Więc siedzieliśmy sobie grzecznie. Nic nie robiąc więcej. Każdy na każdego zerkał kontem oka i czekał na zbawienie.
- Ej moż... - zaczął coś mówić Chris , ale przerwał pewnie gdy zobaczył,że pośpiesznym krokiem wychodzę z pokoju - co się stało ?! - powiedział
- Nie mam pojęcie ! - wszyscy spoglądali na siebie ze zdziwieniem na twarzy
- Ej bella czekaj ! - usłyszałam za sobą głosy dziewczyn.
Nie zwróciłam na to uwagi, musiałam czym prędzej wyjść na dwór. Nie wiem czemu było mi tak strasznie duszno. Doszłam do drzwi, otworzyłam je i wyszłam. Stanęłam przy ścianie, oparłam się i straciłam czucie w nogach. Zsunęłam się po ścianie. Siedziałam i kołysałam się, gdyż kołowało mi się z głowie. Z domu wybiegły dziewczyny.
- Ej co ci się dzieje ?! - spytała zatroskana Meg
- nic tylko mi się trosze duszno zrobiło. Zaraz mi przejdzie -uśmiechnęłam się fałszywie - idźcie do chłopaków ja też zaraz pójdę ..
- Nie ma mowy ! Ty tu sama nie zostaniesz ! - powiedziała stanowczo Nicolet
- Jest mowa. Już wynocha do środka, ja tez już idę ! - wskazałam dziewczyną drzwi. Megan i Nicolet nie chętnie weszły do domu, ja wzięłam kilka głębokich wdechów. Chyba już mi przeszło. Weszłam do domu. Usiadłam na kanapie i nic się nie odzywałam. Po jakichś 10 minutach do domu weszli moi rodzice, a przyjaciele poszli.
- Hej i jak spotkanie ?! - poszłam do rodziców, gdy tylko pożegnałam gości.
- A dobrze, za tydzień będziemy mieli lokatora, który będzie nagrywał płytę u nas. - powiedział zadowolony Tata
- O a kto to ?! - zaciekawiłam się jak nigdy
- To niespodzianka ! - pokiwała mama palcem.
- Oj no proszę was !
- Zobaczysz .. - powiedziała mama - a właśnie jutro przyjdzie ten pan aby skończyć twoją garderobę
- Nareszcie, bo ten miesiąc bez niej to był koszmar ! - krzyknęłam, a rodzice tylko się uśmiechnęli - jak coś jestem w studio - dodałam wychodząc z ich sypialni.

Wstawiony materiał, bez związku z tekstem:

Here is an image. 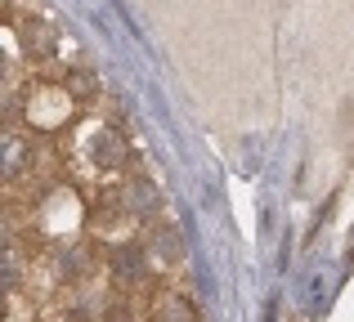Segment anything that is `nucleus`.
Instances as JSON below:
<instances>
[{"label":"nucleus","instance_id":"obj_1","mask_svg":"<svg viewBox=\"0 0 354 322\" xmlns=\"http://www.w3.org/2000/svg\"><path fill=\"white\" fill-rule=\"evenodd\" d=\"M23 161H27V148L14 139V134H0V174H14Z\"/></svg>","mask_w":354,"mask_h":322}]
</instances>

Zeszłam powolnym krokiem na dół i weszłam do mojego świata. Zamknęłam drzwi puściłam Jessica Sutta ' Show me ' i zaczęłam przeglądać zeszyt z moimi piosenkami. Miałam ochotę coś nagrać, ale nie wiedziałam co. Nagle trafiłam na jedną z moich pierwszych piosenek ' loneliness in the crowd '. Włączyłam nagrywanie, wzięłam, brązową klasyczną gitarę i zaczęłam śpiewać. Gdy śpiewałam tę piosenkę przypomniała mi się chwila kiedy ją nagrywałam . To było po pogrzebie mojego dziadka. Skończyłam śpiewać wyłączyłam narywanie i puściłam moje dzieło. Wsłuchałam się i zaczęłam płakać.